Rebecca Reeder, a former teacher from Southwest Allen County Schools, and now a part-time professor of education at IPFW, gives her students credit for visiting local attractions of interest to prospective social studies teachers and then writing a report about what they saw.
Melissa Matthews, one of Rebecca's students, offered this report in November of 2012
Community Exploration: The History Center
When we step outside of viewing social studies as a history that entails lectures on wars or mundane dates, it can serve as something truly valuable and unique to students. I had the privilege of experiencing this very truth the day I visited The History Center in downtown Fort Wayne. What a plethora of fun and random history consisting of much culture, old gadgets and innovations; some of which provided neat nostalgic memories, while others seem like an ancient part of a past I never knew.
The History Center, which is located in the old City Hall building and was established in 1921; holds more than 26,000 artifacts, photographs and documents that represent the history of Fort Wayne and Allen County here in Indiana.

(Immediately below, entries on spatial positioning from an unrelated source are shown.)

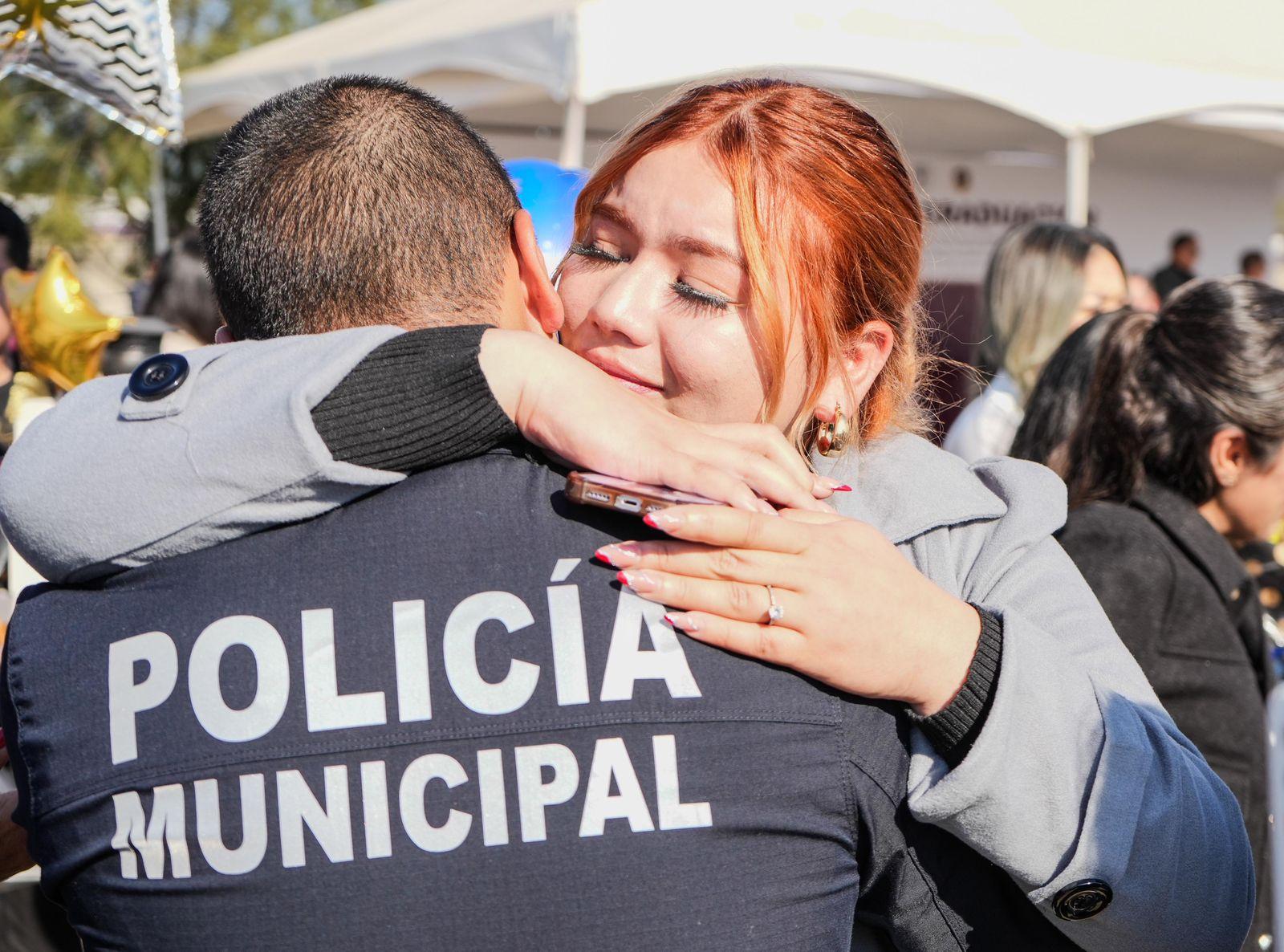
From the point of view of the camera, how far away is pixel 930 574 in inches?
55.9

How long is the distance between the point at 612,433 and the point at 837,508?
0.41m

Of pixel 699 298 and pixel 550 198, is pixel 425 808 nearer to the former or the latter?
pixel 699 298

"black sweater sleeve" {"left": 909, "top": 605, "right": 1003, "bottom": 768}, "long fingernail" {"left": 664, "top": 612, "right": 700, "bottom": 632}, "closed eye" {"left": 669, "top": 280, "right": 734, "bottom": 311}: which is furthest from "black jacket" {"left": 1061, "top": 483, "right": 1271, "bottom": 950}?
"long fingernail" {"left": 664, "top": 612, "right": 700, "bottom": 632}

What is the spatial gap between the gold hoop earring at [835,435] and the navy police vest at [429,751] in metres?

Being one that tends to crave the “simple life” that seems like something only found in a time before me, I found myself smiling much at the very things that I’m sure others are glad have been eradicated or improved. I enjoyed seeing the original ideas behind things such as a “Toidy” (the first child toilet) or an elegant doll house fit for a queen, the origin of the first gas pump and even the re-creations of old villages or cargo boats in model size for visitors to have a visual representation. They even have modern exhibits available throughout the year for the community to put their “innovations” on display, such as the Gingerbread House exhibit that I was able to visit. What phenomenal work was put into these gingerbread houses with such intricate detail.
After visiting the History Center, I found that it holds ample opportunities to promote and provide numerous major themes, concepts and modes of inquiry for student learning. This is necessary for students’ knowledge of historical development as well as cultural diversity that is related to their very own community. I can see the benefit of experiencing such a place through a field trip, as it would hopefully lead to curiosity and spark many questions, let alone possibly challenge students in their own inventive ideas. I would want students to see the value in the growth of their community in the realms of both culture and innovations. By learning about executions from hangings, experiencing actual daunting jail cells, and finding appreciation for old and updated innovations, to seeing one of the first models of a washer and dryer and dollhouse with mini furniture or viewing mini models of old Indian villages and railroad trains; students can experience more with actual artifacts rather than staring at meaningless pictures in a history textbook. These real life model displays could too provoke unique ideas for classroom projects, all the while making learning more meaningful. Much of the necessary academic fields that are to be addressed by an educator can be found in such a place: culture, time, continuity, and change, people places and environment, individual development and identity, as well as science technology and society; just to name a few. It's hands on experiences like the History Center that make these necessary fields come alive in a classroom setting.